Hacker News new | ask | show | jobs
by enan 3929 days ago
This is my attempt to solve the problem of sites becoming unavailable when they make it to the HN front page. It is also a trial balloon for a new service that I am developing. AMA! :)
1 comments

If you're mirroring articles on these sites without permission, wouldn't that be a violation of the owners' copyrights?
That's a valid concern. I believe this service is very similar to Google cache and the copying should be permissible under fair use [1]. But IANAL :)

[1] http://fairuse.stanford.edu/case/field-v-google-inc/

edit: we also respect robots.txt!

I looked at the judge's order in that case, which was very interesting. Some of the points he makes in Google's favor are:

- Google respects any "noarchive" tags that are on the page, so the page owner can control whether Google copies each page.

- The site owner can also prevent Google from copying the entire site (or parts of it) via robots.txt.

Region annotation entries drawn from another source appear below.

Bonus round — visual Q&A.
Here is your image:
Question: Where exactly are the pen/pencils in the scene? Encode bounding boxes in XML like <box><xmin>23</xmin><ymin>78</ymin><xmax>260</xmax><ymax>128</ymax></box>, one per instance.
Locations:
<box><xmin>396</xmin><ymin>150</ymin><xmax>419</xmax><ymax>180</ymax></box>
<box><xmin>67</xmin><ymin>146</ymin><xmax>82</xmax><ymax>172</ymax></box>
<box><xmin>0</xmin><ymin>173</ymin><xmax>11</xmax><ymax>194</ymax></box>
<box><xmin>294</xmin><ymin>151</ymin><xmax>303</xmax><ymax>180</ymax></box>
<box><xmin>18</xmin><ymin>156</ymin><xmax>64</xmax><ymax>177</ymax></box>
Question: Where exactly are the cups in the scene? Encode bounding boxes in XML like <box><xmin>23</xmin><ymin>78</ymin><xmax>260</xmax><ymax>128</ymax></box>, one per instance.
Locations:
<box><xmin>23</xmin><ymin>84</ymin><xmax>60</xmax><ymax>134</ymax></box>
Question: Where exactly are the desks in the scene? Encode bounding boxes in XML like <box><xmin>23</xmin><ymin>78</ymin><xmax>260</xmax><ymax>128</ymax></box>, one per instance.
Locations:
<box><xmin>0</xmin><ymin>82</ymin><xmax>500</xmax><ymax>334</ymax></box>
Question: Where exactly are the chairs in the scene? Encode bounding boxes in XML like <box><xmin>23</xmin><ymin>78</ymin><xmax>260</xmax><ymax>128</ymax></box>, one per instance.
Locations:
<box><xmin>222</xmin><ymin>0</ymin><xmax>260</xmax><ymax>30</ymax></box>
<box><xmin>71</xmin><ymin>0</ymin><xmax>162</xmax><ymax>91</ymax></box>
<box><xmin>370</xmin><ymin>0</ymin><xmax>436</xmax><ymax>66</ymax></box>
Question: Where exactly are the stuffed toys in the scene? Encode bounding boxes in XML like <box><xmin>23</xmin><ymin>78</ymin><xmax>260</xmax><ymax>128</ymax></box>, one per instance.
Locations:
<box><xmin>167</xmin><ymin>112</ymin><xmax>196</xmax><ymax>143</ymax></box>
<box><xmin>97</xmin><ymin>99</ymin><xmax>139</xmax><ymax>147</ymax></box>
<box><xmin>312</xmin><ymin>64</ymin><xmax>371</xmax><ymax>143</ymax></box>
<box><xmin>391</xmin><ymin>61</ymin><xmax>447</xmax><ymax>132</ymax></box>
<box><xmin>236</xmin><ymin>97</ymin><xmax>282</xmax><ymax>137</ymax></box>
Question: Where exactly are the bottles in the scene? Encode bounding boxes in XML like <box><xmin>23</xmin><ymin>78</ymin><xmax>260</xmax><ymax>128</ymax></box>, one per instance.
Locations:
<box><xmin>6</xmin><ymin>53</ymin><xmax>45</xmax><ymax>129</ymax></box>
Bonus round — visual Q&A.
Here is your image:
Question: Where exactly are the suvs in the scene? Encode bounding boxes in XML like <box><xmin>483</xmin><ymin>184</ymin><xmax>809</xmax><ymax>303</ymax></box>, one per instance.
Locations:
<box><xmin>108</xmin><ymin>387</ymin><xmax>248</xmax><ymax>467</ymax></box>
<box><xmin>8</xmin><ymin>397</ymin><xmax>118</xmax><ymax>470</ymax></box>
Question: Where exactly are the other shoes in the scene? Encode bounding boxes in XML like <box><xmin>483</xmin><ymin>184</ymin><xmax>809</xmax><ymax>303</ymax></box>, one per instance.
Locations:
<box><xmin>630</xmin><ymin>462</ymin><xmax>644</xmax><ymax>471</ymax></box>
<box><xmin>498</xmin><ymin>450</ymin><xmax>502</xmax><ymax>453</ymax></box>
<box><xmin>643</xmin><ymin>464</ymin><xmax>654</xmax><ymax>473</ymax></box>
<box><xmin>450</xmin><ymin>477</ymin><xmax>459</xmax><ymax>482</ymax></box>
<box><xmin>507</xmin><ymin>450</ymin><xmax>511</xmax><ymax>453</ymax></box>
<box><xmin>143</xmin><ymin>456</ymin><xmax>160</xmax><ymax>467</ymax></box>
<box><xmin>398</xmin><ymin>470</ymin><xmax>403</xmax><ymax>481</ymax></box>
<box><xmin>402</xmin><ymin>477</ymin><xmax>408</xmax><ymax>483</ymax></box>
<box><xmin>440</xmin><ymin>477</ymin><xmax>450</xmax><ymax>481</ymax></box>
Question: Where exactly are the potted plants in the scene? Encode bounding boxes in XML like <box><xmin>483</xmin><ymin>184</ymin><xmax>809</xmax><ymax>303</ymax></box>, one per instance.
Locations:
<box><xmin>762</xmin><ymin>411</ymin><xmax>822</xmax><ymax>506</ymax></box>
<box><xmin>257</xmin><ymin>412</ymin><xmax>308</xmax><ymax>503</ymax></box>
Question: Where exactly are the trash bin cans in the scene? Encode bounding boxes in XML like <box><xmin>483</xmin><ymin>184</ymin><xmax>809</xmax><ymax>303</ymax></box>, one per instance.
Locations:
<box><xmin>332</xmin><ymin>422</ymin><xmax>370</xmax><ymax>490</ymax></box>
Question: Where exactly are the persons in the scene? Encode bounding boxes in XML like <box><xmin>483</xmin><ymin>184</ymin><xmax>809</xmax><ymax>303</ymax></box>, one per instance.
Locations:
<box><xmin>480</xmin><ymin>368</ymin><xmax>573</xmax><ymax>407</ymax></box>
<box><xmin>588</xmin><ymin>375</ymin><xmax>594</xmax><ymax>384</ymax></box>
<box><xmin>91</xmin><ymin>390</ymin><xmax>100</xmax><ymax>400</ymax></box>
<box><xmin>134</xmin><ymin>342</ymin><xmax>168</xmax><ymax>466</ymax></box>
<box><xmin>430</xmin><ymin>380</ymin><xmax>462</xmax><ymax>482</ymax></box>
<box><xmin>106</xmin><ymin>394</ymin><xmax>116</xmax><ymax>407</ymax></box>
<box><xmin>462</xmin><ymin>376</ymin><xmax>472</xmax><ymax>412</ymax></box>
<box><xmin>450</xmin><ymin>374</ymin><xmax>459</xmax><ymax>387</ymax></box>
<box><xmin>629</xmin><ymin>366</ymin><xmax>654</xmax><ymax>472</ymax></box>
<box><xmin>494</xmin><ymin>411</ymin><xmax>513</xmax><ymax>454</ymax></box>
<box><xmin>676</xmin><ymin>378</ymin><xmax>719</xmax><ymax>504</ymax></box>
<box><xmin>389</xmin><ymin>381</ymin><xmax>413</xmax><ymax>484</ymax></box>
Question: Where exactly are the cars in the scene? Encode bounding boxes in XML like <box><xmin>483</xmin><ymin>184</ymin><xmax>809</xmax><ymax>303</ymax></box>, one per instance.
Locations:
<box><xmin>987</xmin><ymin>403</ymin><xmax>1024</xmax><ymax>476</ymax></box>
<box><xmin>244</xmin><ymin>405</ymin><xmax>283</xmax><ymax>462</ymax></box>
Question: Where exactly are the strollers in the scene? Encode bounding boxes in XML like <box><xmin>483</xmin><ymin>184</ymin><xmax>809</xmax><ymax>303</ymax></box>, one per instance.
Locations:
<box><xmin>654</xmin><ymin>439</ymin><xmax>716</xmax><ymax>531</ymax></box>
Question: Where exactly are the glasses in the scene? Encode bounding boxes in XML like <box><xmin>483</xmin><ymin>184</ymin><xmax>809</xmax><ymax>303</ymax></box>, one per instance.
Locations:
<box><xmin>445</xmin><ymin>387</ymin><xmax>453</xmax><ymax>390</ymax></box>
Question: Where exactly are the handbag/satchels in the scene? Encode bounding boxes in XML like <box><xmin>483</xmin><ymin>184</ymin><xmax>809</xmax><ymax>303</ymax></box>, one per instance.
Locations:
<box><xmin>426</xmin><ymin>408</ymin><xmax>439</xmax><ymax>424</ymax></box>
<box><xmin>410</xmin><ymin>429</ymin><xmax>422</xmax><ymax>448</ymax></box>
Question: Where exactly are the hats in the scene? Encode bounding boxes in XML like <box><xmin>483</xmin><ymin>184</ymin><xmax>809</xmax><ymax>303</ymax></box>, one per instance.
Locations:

If I understand the argument correctly, this metadata, as set on the plaintiff's site, gave Google an implied license to use the content, based on widely-understood web conventions.

Also, the order notes that Google places a prominent banner on top of its cached pages stating that they're copies that may not be current. However, your copies seem to be indistinguishable from the original content. If somebody were to send someone else a link to one of your cached articles, it would be difficult to tell that it was a cached copy.

Thanks for the comments. Our crawler does respect the robots.txt standard and the nofollow tag. Seems like noarchive is what google recommends. Will look more into it.

Although we do put a banner on the index page - we don't have them on each page. Thanks for pointing it out - will fix!

Even more important than that for me (possibly for you too) is that you make sure that none of these pages make it into googles index.

The duplication of content (potentially sending the original pages down in search ranks) and the fact that you are polluting the organic search results for the sites you mirror could be a big issue for the owners of the pages.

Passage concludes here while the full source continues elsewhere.